▸ **Excerpted text**:

☆ ☆ ☆ ☆

High-risk health care workers in Kansas get first doses of COVID-19 vaccine

New report indicates struggles accessing basic needs extend beyond pandemic

By: - December 14, 2020 5:08 pm
Democratic Gov. Laura Kelly said Friday that she signed a bill unanimously passed by the Legislature to require greater scrutiny by state and law enforcement officials of alleged child abuse. (Sherman Smith/Kansas Reflector)

Democratic Gov. Laura Kelly said Friday that she signed a bill unanimously passed by the Legislature to require greater scrutiny by state and law enforcement officials of alleged child abuse. (Sherman Smith/Kansas Reflector)

TOPEKA — Administration of COVID-19 vaccinations is underway in Kansas for high-risk health care workers, Gov. Laura Kelly said Monday.

The first shipment to Kansas of the Pfizer vaccine, approved Friday by the Food and Drug Administration, totals 23,750 doses. Health care workers who are around the virus consistently are the first to receive the shots, followed by low-risk medical workers and those 65 years and older.

Kelly estimated previously there should be enough vaccinations for 150,000 people to receive the first of two doses by the end of the year. Once additional shipments arrive, and pending FDA approval of the Moderna’s vaccine, a more expansive vaccination effort will begin, Kelly said.

“Next Wednesday, you’ll see a sort of across the state vaccination program beginning,” Kelly said. “We expect Moderna’s first shipments to come in next week, then Pfizer’s second shipment to come in and then weekly thereafter.”

With case numbers and deaths still rising across the state, Kansas families are struggling with access to basic needs like housing, food and health care, according to findings of a new report. Legislators hope the vaccine can provide some form of optimism toward improving these pressure points.

Since Friday, the Kansas Department of Health and Environment has recorded 4,724 new cases and 37 new deaths from COVID-19. All deaths were in patients ages 45 or older.

Statewide totals now sit at 190,018 cases and 2,109 deaths since the pandemic began.

U.S. Sen. Jerry Moran said the arrival of the vaccine may signal better times to come.

“This is a historic moment and marks the beginning of our return to normal as the first COVID-19 vaccine was administered in Kansas,” Moran said. “The incredible success of Operation Warp Speed is an example of the exceptionalism that exists within American science and medicine. While we still have a long road ahead, Kansans will soon have access to this safe and effective vaccine.”

 

Health officer quits

Shawnee County health officer Gianfranco Pezzino resigned Monday morning after the county commissioners amended his health order before passing it.

☆ ☆ ☆ ☆

▸ **Information supplied**:
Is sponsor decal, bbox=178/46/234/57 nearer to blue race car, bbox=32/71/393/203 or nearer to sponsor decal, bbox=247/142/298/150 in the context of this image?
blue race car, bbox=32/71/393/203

☆ ☆ ☆ ☆

▸ **Exercise instructions**: Continue the news article about the first COVID-19 vaccine doses in Kansas, picking up after its final sentence.

▸ **Output of the task**:
By a 2-1 vote, commissioners extended an order that limited gatherings but amended the order’s bar and restaurant restrictions to allow them to remain open until 10 p.m. and allow organized sports teams to practice.

Pezzino said the bar and restaurant restriction was necessary because of the high risk posed and that organized sports invite too many people to one area. After the vote, Pezzino said he could not continue in good conscience as the health officer.

He previously announced his intentions to step down when his contract expired at the end of the year, citing personal reasons.

In a statement after his resignation, the Shawnee County Health Department said it would seek to replace Pezzino promptly.

“The Shawnee County Health Department is currently assessing the impact of Dr. Pezzino’s resignation on current SCHD operations,” the statement said.

 

Right in time

The first shipment of COVID-19 vaccines should prove beneficial in alleviating some concerns expressed in a new study showing Kansas children and families are struggling to find stable food, housing and health care amid the pandemic.

A 2020 KIDS COUNT report, developed by the Annie E. Casey Foundation — a charitable foundation dedicated to improving outcomes for American children — examined data from U.S. Census Bureau surveys measuring food security, ability to pay rent or mortgage, health insurance status and mental health concerns. The foundation found broad challenges in Kansas amid COVID-19.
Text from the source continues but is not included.